### What to work on
Your output should match the listing below word for word, without any images.

### Stored data
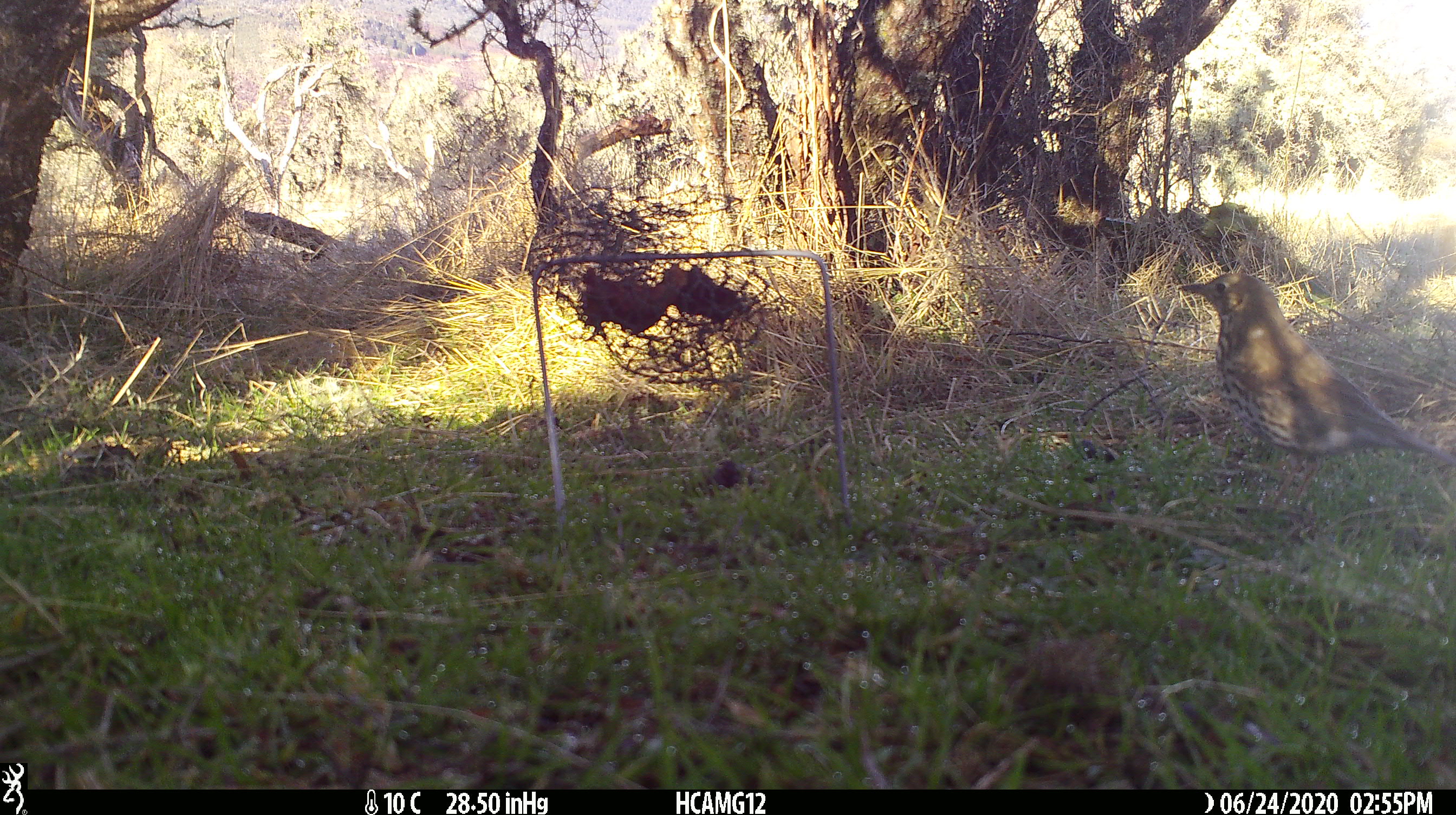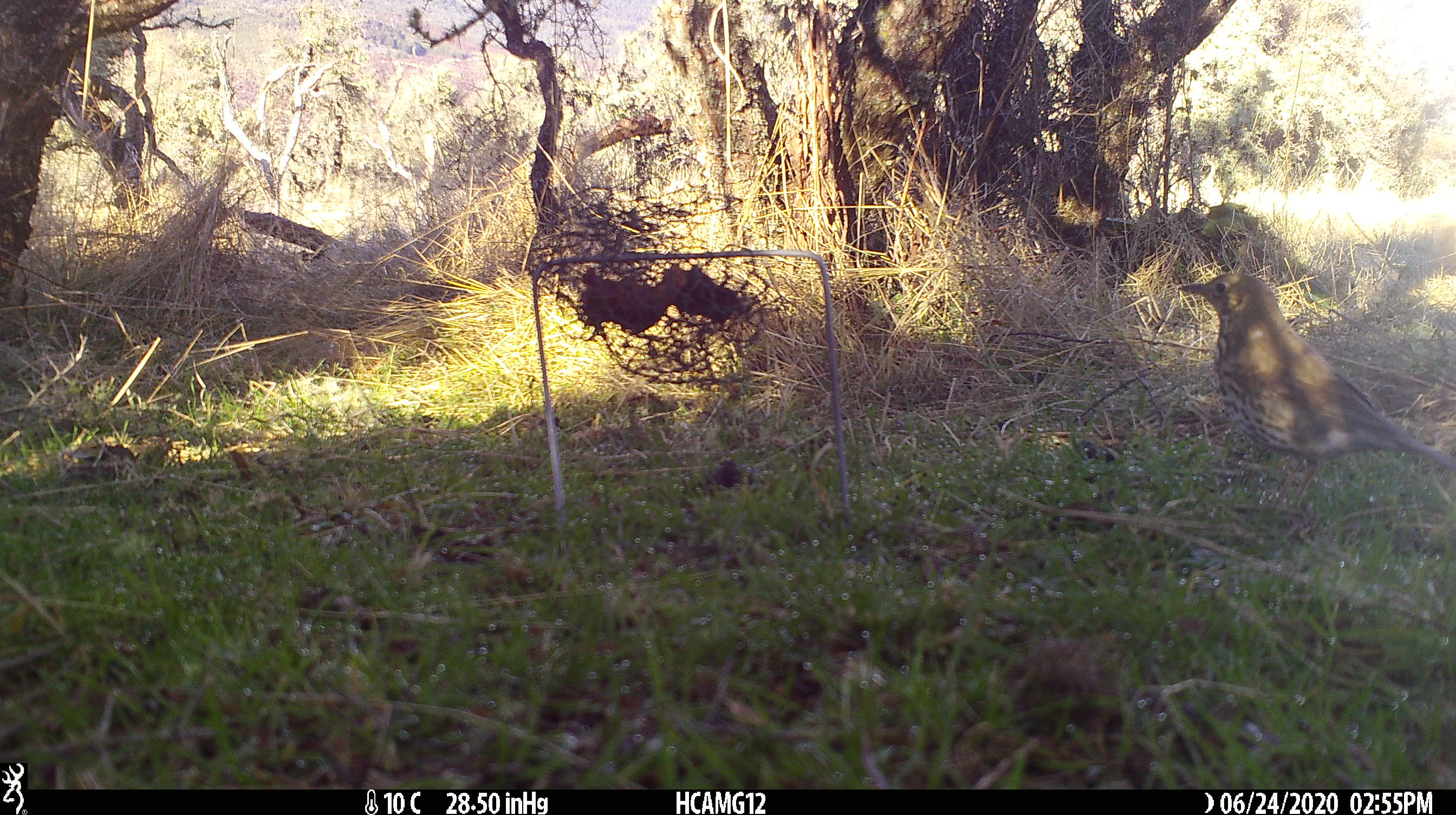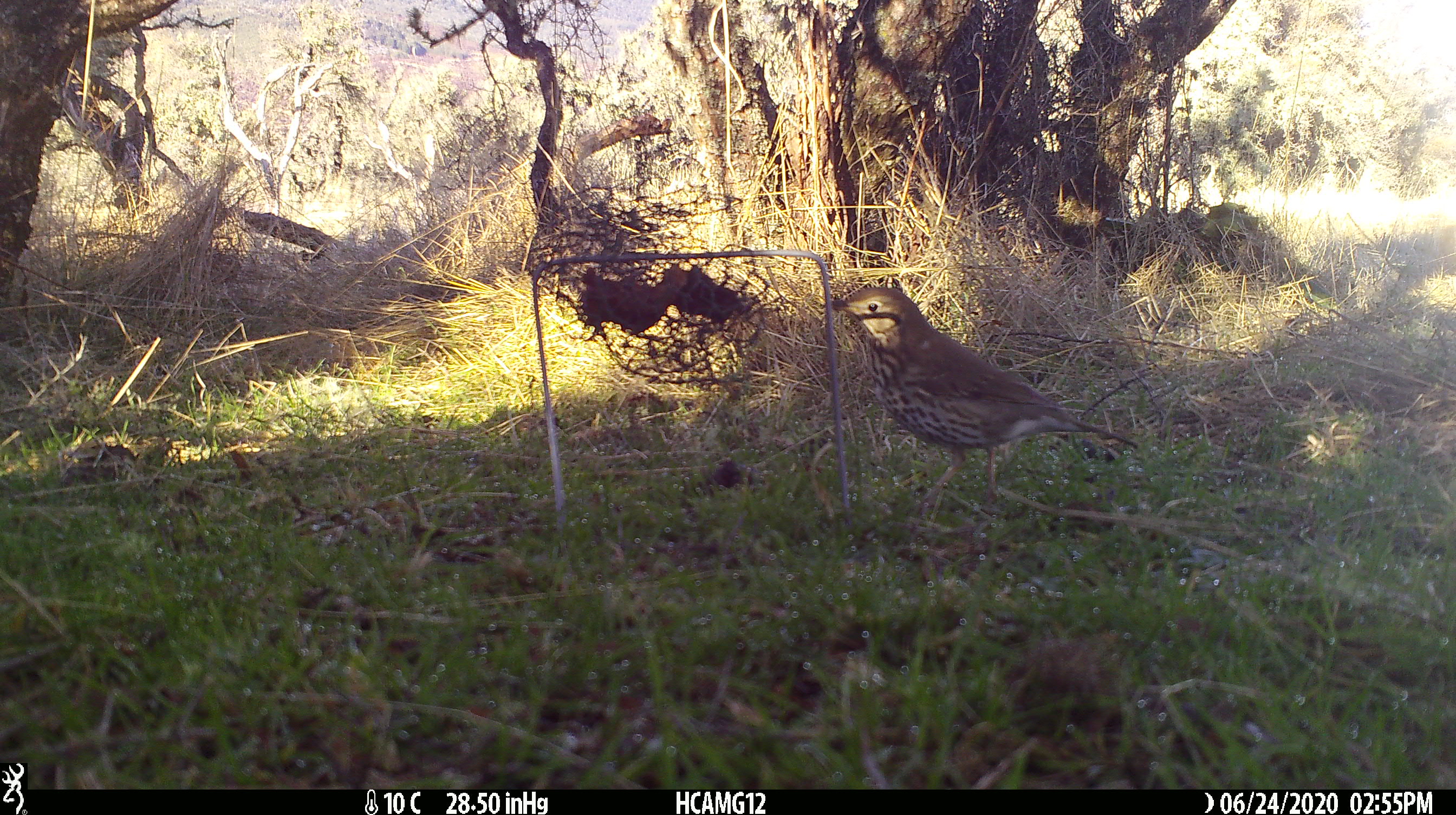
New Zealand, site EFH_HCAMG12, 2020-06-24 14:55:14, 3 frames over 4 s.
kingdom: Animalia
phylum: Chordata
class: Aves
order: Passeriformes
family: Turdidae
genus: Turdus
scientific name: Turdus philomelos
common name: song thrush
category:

### Response
New Zealand, site EFH_HCAMG12, 2020-06-24 14:55:14, 3 frames over 4 s.
kingdom: Animalia
phylum: Chordata
class: Aves
order: Passeriformes
family: Turdidae
genus: Turdus
scientific name: Turdus philomelos
common name: song thrush
category:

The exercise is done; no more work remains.